***** EXCERPTED PASSAGE

Article VIII of the Restated Certificate of Incorporation of the Company (the Certificate of
Incorporation) provides that a director of the Company shall not be personally liable to the
Company or its stockholders for monetary damages for breach of fiduciary duty as a director, except
for liability (i) for any breach of the directors duty of loyalty to the Company or its
stockholders, (ii) for acts or omissions not in good faith or which involve intentional misconduct
or a knowing violation of law, (iii) under Section 174 of the DGCL, as the same exists or hereafter
may be amended, or (iv) for any transaction from which the director derived an improper personal
benefit. The Certificate of Incorporation further provides that if the DGCL hereafter is amended
to authorize the further elimination or limitation of the liability of the directors, then the
liability of a director shall be eliminated or limited to the fullest extent permitted by the
amended DGCL. The Certificate of Incorporation further provides that, in addition to the
limitation on the personal liability of directors provided therein, the Company shall, to the
fullest extent permitted by the DGCL: (x) indemnify its officers and directors and (y) advance
expenses incurred by such officers or directors in relation to any action, suit or proceeding.
Article III, Section 13 of the Amended and Restated By-Laws (the By-Laws) of the Company
provides that the Company shall indemnify every person who is or was a party or is or was
threatened to be made a party to any action, suit, or proceeding, whether civil, criminal,
administrative or investigative, by reason of the fact that he is or was a director or officer of
the Company or, while a director or officer of the Company, is or was serving at the request of the
Company as a director, officer, employee, agent or trustee of another corporation, partnership,
joint venture, trust, employee benefit plan or other enterprise, against expense (including counsel
fees), judgments, fines and amounts paid in settlement actually and reasonably incurred by him in
connection with such action, suit or proceeding, to the full extent permitted by applicable law.

**********
***** PROVIDED DATA

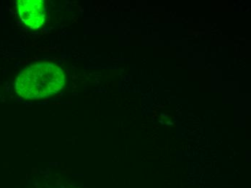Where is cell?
Wrapping results in <instances>:
<instances>
[{"label":"cell","instance_id":"2","mask_svg":"<svg viewBox=\"0 0 251 188\" xmlns=\"http://www.w3.org/2000/svg\"><path fill=\"white\" fill-rule=\"evenodd\" d=\"M18 11L21 20L32 29L39 28L46 21V8L41 0H22L18 1Z\"/></svg>","mask_w":251,"mask_h":188},{"label":"cell","instance_id":"1","mask_svg":"<svg viewBox=\"0 0 251 188\" xmlns=\"http://www.w3.org/2000/svg\"><path fill=\"white\" fill-rule=\"evenodd\" d=\"M65 77L62 68L54 64H36L22 72L15 88L21 97L40 99L57 94L64 87Z\"/></svg>","mask_w":251,"mask_h":188}]
</instances>
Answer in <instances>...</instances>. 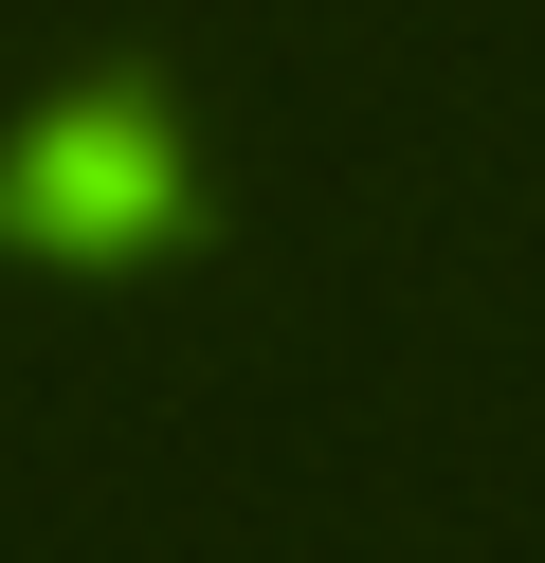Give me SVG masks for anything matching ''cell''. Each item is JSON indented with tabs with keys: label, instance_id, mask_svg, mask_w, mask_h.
<instances>
[{
	"label": "cell",
	"instance_id": "6da1fadb",
	"mask_svg": "<svg viewBox=\"0 0 545 563\" xmlns=\"http://www.w3.org/2000/svg\"><path fill=\"white\" fill-rule=\"evenodd\" d=\"M182 219V146L145 110H55L19 128V164H0V236H145Z\"/></svg>",
	"mask_w": 545,
	"mask_h": 563
}]
</instances>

**********

• WHAT THE TASK REQUIRES
In the passage on director liability and indemnification, what would lead to a director's liability being eliminated or limited further, and to what extent? Rely only on the text about director liability and indemnification.

• OUTPUT BELOW
A later amendment to the DGCL authorizing further elimination or limitation of directors' liability would trigger it. A director's liability would then be eliminated or limited to the fullest extent the amended DGCL permits.